## start SELECTED EXCERPT

Yesterday, when I was mailing my mother a card that she won’t get until after mother’s day (Sorry mom) I was thinking about how mothers impact who we are and a lesson that I could share with you that I learned from my mother I hope that you won’t think less of my intelligence or lack of intelligence as it may be, but believe what you will, this is not a story about intelligence.
As a young boy I struggled when it was time to learn to read and write. At the time I don’t remember it bothering me. I know that as a first grader I was still not a very competent reader and struggled. Later in life I found out that some teachers had pushed to place me in an alternative education program. My mother on the other hand preferred to teach me a lesson that is very relevant to wrestling and life. That in order to master something you have to struggle with it.
She hung flash cards all over our house. She must have written out thousands of cards labeling everything in big bold black Sharpee. I remember going to sleep and seeing the card on the LAMP by my bed. Waking up and going to brush my tooth with a card labeled “TOOTHBRUSH” on the toothbrush holder. When I went to get dressed in the morning I there was a card on the CLOSET, DRESSER, DRAWER and inside where I kept my SOCKS.

## end SELECTED EXCERPT

According to the passage about learning to read, what did some teachers push to do with the narrator?

## start SUPPLIED RECORDS

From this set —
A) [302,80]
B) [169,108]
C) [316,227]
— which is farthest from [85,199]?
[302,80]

## end SUPPLIED RECORDS

EXERCISE RESPONSE: Some teachers pushed to place the narrator in an alternative education program.